Life decisions vs. expectations
As a salute to hubris, I’ve affixed a sticker to my car window that announces that I am a member of Phi Beta Kappa. While I am and should be proud of that accomplishment, it bears little importance in day-to-day life. What does it say about me? I did well in college. What about after that? How about an evaluation of how I did as a parent, a neighbor, a sibling, a wife, a friend. Did my performance as an employee say anything? Was I an engaged member of my community? Did I care? There are no stickers for any of those things.
There is this friend, a man whose hands are marked with callouses, callouses that herald his success as a master carpenter. But those hallmarks, those “stickers” only tell part of the story. He is more than his expertise in joinery.
I asked him, when he was last at our house, if I could interview him for this column. At the time he was up on a ladder, replacing one of those can lights that are way beyond my spouse and I’s abilities to fix. He stopped working, stepped down off the ladder, wiped his hands and asked, “Why would you want to interview me?”
From my perspective, that of someone who has known him for more than 40 years, the answer was clear. His dramatic perfectionism and skills are rare, in very short supply.
“How did you acquire your abilities to …” and I pointed to the front of the fireplace that is held together without a nail “do that? Did you learn it in school?”
The word school elicited a physical reaction. “School did nothing for me. A waste of time. I learned by doing.”
Prompting him, I recalled chats I had with his mother, who I also counted as a friend.
“Your mom was so proud of the house you built for her. I remember that we were both worried about you getting health insurance?”
For a minute I thought that he would respond. And he did … sort of. He began to describe what his life’s plans were early on, but before I could explain a bit more, he continued, “I learned from every job I’ve ever done.” He paused and headed back up the ladder. “My life is nothing to write about. I’ve made so many bad decisions.”

— TASK LIST —
A – Write out the passage of the column on life decisions and expectations, starting with "From my perspective, that" and going on through "as a friend.".
B – In the column on life decisions and expectations, how long has the writer known the carpenter friend?

— PROVIDED MATERIAL —
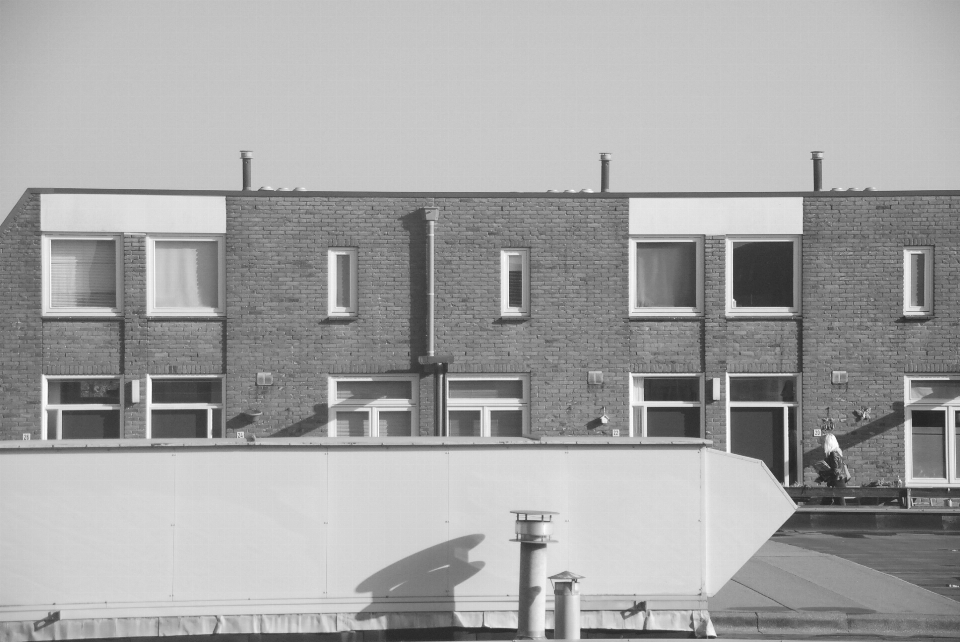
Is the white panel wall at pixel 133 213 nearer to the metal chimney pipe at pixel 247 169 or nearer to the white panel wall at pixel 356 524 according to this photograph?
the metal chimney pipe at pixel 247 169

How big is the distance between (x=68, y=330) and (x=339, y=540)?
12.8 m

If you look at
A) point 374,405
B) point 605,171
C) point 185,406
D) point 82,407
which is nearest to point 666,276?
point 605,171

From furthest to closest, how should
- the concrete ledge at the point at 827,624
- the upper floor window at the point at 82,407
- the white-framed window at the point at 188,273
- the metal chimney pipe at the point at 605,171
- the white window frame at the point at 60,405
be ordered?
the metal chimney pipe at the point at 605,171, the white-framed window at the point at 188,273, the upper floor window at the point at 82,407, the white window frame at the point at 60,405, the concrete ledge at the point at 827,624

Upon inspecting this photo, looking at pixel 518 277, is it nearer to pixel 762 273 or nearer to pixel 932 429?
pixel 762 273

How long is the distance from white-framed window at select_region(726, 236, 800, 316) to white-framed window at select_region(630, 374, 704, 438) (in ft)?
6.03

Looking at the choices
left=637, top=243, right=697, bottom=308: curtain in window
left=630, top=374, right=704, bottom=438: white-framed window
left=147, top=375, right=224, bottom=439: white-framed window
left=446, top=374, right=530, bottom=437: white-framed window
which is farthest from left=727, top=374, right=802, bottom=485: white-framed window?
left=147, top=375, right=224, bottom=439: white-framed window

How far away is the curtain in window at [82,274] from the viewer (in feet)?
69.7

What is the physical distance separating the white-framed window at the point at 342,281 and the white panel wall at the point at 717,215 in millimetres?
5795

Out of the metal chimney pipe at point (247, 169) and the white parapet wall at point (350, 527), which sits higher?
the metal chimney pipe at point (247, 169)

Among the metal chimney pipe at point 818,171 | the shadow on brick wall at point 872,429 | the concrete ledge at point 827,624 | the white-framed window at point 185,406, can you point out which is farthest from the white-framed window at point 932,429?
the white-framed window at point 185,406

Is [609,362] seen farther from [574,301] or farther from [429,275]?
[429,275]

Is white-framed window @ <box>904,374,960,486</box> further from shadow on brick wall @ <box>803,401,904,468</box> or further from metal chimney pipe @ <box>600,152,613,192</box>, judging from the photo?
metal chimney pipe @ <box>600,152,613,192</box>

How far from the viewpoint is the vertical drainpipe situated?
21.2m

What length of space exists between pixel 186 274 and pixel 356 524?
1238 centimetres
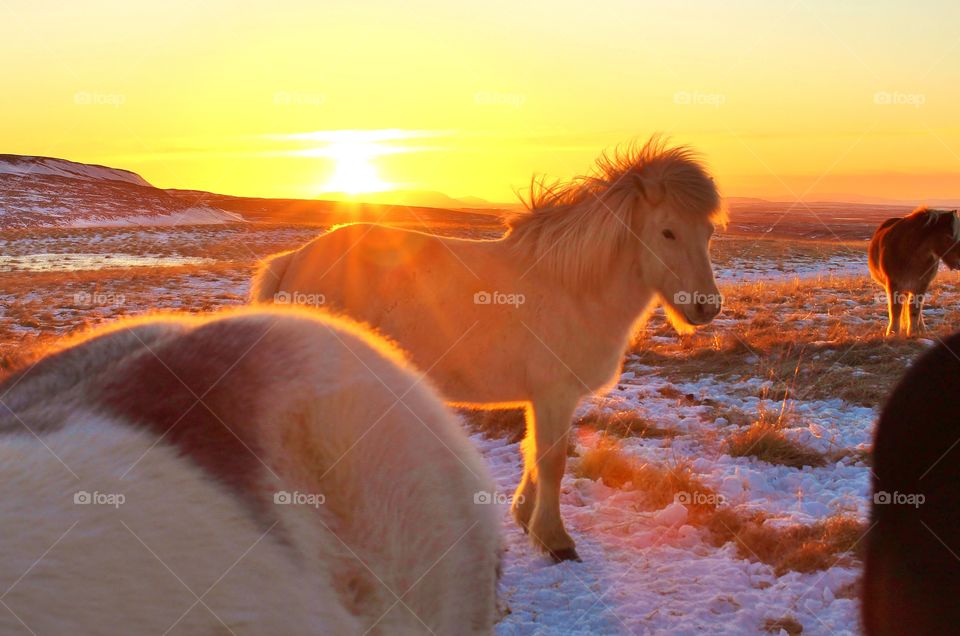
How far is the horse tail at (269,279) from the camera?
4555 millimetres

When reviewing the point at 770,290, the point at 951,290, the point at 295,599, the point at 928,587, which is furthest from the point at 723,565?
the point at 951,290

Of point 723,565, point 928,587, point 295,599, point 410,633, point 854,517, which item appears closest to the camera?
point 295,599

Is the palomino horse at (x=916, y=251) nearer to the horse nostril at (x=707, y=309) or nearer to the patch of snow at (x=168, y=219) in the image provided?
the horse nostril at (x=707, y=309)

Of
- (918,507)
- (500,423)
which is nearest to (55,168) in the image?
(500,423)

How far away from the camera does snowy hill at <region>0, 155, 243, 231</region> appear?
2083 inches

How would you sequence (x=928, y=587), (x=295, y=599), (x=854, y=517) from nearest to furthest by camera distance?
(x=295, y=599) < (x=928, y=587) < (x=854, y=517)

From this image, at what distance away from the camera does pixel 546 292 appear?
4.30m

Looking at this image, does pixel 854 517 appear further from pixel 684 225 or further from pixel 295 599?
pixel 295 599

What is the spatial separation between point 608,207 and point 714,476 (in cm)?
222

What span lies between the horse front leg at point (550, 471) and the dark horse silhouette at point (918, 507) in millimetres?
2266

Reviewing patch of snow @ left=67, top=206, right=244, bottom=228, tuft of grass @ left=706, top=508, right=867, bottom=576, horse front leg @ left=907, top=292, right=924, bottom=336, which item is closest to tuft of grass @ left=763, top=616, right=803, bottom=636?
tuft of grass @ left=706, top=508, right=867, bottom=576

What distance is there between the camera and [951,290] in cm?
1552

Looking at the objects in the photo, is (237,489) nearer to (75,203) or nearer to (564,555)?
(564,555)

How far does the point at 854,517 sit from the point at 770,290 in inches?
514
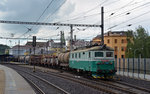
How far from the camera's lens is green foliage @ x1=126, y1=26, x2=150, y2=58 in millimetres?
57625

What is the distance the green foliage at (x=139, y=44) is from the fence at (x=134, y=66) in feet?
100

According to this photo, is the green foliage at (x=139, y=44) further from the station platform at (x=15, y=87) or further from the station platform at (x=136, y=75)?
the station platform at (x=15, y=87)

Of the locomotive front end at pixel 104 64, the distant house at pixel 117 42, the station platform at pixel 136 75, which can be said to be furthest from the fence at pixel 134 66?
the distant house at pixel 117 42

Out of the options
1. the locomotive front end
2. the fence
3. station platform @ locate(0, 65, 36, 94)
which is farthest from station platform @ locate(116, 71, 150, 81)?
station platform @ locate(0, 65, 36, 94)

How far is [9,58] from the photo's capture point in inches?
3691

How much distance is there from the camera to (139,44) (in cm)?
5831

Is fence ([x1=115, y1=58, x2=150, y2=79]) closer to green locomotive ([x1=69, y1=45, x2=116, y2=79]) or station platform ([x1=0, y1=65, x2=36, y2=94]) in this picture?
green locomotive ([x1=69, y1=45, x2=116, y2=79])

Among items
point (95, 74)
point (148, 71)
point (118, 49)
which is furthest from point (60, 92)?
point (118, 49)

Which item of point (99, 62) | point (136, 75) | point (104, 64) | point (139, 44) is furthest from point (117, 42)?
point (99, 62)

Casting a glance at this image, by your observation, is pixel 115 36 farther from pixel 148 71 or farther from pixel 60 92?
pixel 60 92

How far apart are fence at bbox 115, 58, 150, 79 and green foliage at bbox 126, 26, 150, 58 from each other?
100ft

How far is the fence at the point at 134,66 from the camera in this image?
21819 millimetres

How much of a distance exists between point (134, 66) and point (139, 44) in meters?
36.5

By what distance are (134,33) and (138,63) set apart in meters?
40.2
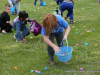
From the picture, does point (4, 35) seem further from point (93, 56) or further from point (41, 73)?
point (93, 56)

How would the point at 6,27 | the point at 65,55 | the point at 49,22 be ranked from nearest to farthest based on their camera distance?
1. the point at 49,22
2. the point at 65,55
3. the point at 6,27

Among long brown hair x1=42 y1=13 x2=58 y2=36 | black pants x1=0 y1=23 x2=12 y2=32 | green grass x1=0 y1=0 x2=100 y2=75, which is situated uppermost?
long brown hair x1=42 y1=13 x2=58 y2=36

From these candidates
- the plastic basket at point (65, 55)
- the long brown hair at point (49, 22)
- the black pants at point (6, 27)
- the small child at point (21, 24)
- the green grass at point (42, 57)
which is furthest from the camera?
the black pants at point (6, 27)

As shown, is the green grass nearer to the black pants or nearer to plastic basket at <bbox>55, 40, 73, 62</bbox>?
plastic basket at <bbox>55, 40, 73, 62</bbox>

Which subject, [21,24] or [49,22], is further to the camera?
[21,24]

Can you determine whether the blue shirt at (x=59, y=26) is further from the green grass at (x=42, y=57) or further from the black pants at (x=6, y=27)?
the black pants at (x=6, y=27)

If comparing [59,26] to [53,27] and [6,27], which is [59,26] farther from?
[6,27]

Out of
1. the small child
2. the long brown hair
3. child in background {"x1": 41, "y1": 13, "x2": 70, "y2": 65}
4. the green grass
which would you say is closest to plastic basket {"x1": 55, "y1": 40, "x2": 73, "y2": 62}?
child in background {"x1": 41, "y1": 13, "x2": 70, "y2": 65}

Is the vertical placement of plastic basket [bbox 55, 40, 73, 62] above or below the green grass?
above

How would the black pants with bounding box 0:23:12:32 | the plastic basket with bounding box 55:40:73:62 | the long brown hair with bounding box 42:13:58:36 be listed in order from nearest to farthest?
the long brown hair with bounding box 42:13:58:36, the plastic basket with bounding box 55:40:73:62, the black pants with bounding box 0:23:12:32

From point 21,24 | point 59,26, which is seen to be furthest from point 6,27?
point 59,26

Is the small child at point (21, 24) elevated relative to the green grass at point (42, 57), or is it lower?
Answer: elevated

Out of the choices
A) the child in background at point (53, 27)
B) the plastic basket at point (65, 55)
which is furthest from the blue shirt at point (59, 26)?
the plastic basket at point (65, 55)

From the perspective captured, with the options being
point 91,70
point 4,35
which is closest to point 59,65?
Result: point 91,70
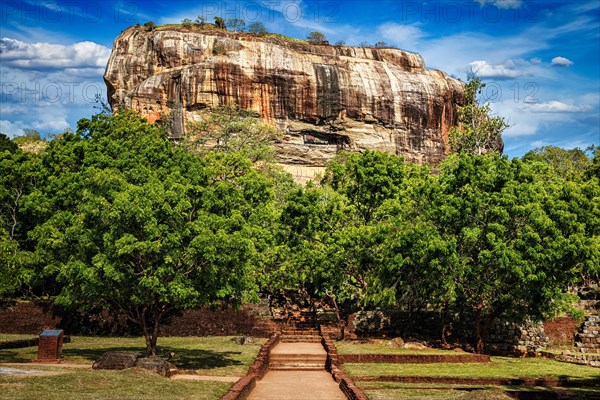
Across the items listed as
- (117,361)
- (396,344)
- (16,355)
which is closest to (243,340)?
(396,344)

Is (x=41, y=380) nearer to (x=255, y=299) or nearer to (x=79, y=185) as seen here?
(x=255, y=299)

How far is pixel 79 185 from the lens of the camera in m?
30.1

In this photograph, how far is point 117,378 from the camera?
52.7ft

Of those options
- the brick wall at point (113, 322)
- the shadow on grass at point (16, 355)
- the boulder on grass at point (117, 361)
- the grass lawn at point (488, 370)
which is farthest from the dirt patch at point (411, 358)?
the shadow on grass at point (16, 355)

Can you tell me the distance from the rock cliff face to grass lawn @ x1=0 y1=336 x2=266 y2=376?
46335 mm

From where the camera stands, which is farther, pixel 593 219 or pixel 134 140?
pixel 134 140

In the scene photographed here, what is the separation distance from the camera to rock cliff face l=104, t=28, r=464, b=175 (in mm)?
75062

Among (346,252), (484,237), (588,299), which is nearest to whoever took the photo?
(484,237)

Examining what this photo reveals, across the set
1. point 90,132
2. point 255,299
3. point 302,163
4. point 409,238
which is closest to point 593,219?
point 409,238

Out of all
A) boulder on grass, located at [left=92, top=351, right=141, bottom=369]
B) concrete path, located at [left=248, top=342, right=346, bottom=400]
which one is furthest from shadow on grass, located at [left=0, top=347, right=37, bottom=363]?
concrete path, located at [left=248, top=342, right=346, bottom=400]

— ANSWERS FOR EACH ITEM —
A –
From my perspective, that of someone who has known him for more than 40 years, the answer was clear. His dramatic perfectionism and skills are rare, in very short supply.
“How did you acquire your abilities to …” and I pointed to the front of the fireplace that is held together without a nail “do that? Did you learn it in school?”
The word school elicited a physical reaction. “School did nothing for me. A waste of time. I learned by doing.”
Prompting him, I recalled chats I had with his mother, who I also counted as a friend.

B – More than 40 years.